(Saved entries)

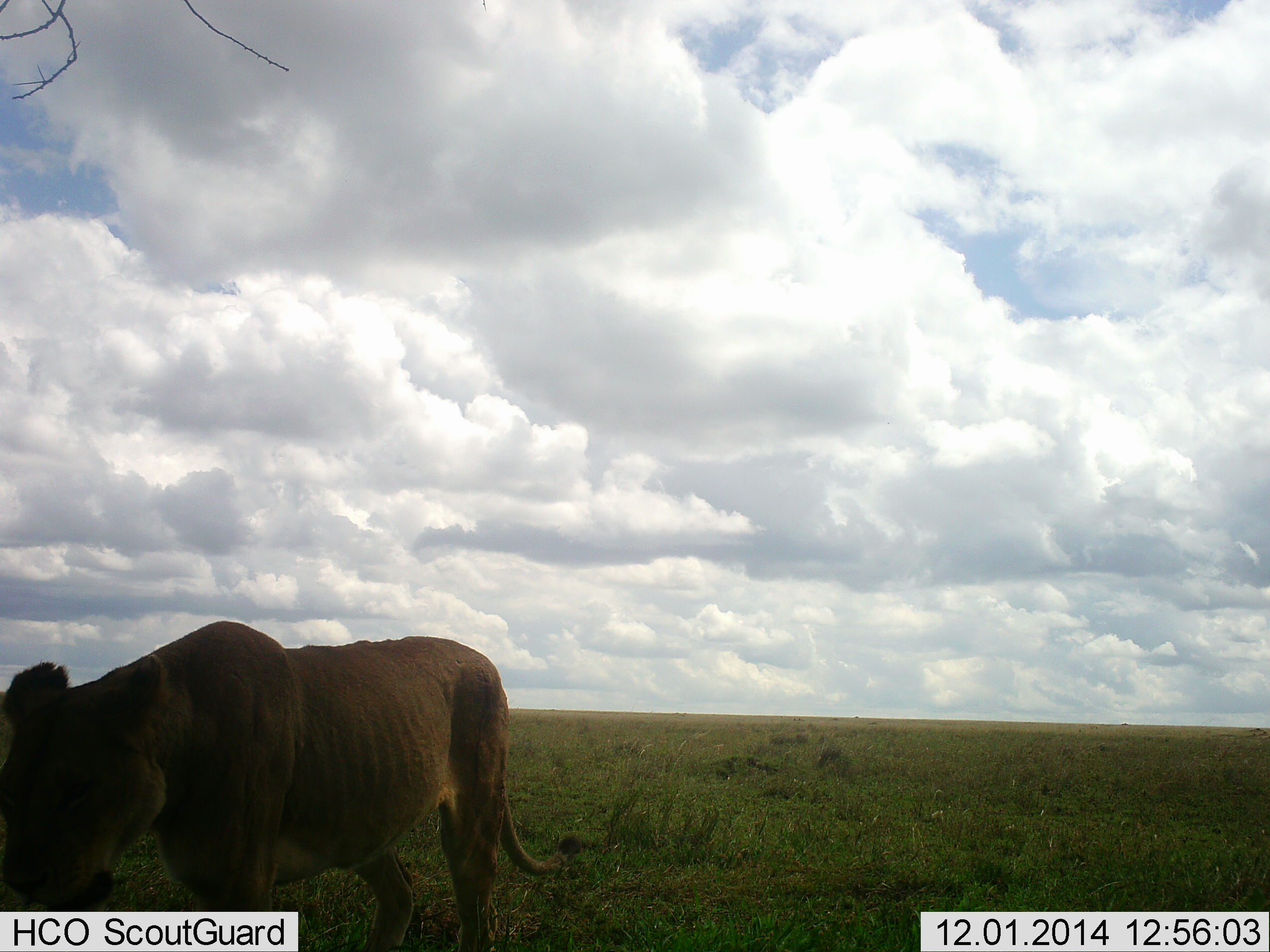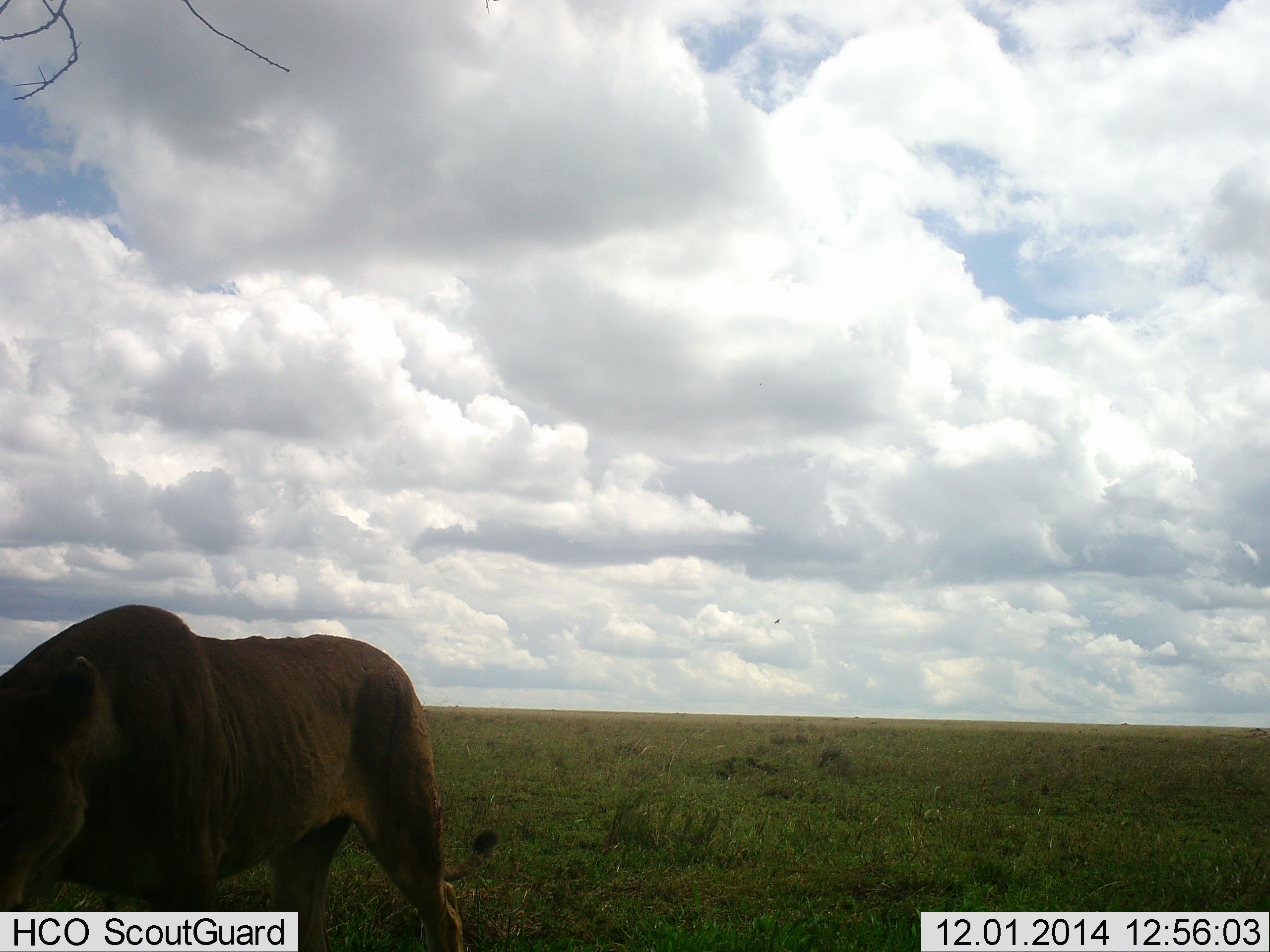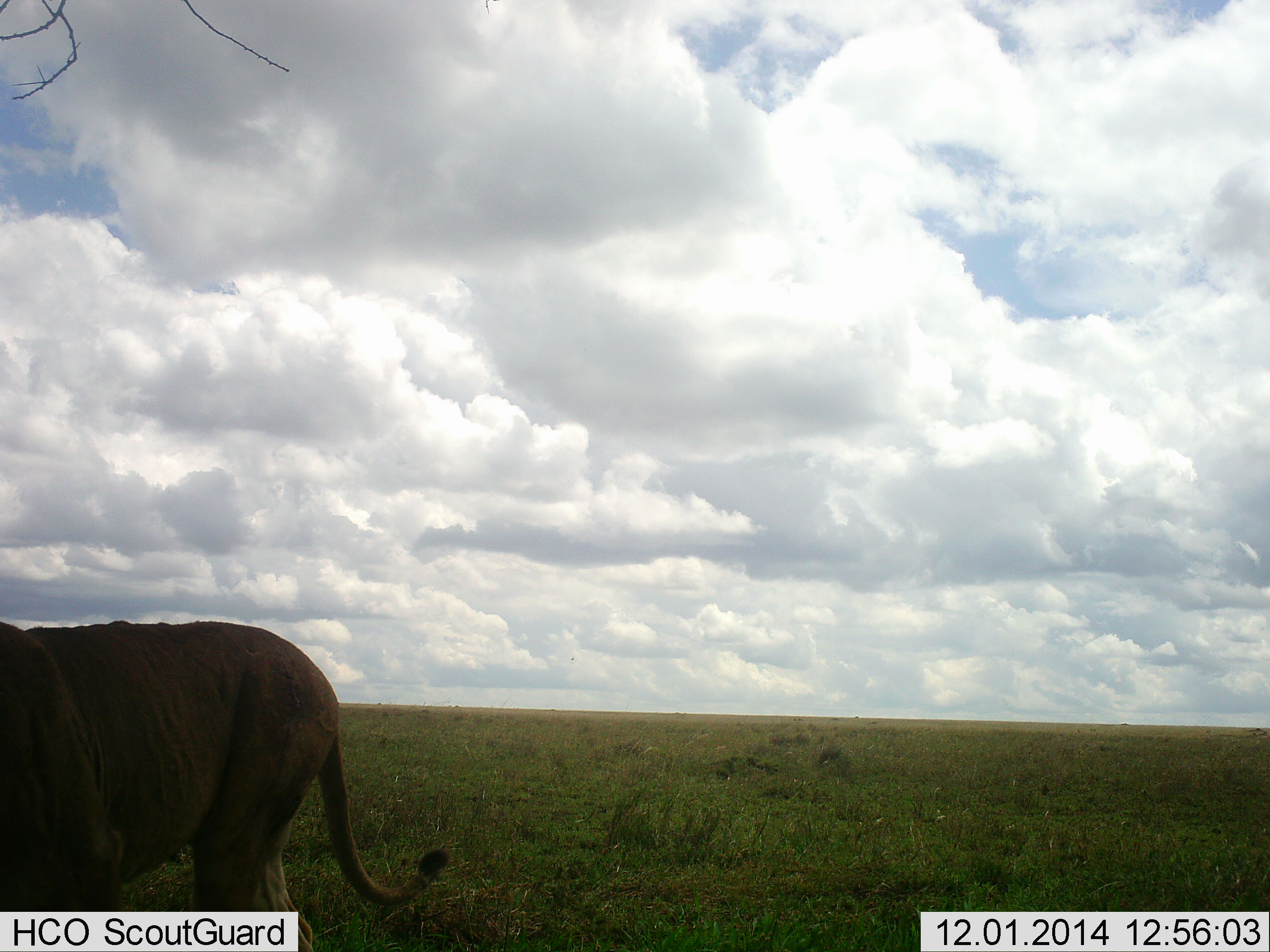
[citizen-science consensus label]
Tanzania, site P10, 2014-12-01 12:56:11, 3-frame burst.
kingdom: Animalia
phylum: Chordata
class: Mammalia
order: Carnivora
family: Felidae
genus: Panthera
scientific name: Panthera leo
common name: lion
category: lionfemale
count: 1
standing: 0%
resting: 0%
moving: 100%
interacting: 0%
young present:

Work required >>
Omit every picture, then repeat the remaining data exactly as it appears above.

Solution for this exercise >>
[citizen-science consensus label]
Tanzania, site P10, 2014-12-01 12:56:11, 3-frame burst.
kingdom: Animalia
phylum: Chordata
class: Mammalia
order: Carnivora
family: Felidae
genus: Panthera
scientific name: Panthera leo
common name: lion
category: lionfemale
count: 1
standing: 0%
resting: 0%
moving: 100%
interacting: 0%
young present:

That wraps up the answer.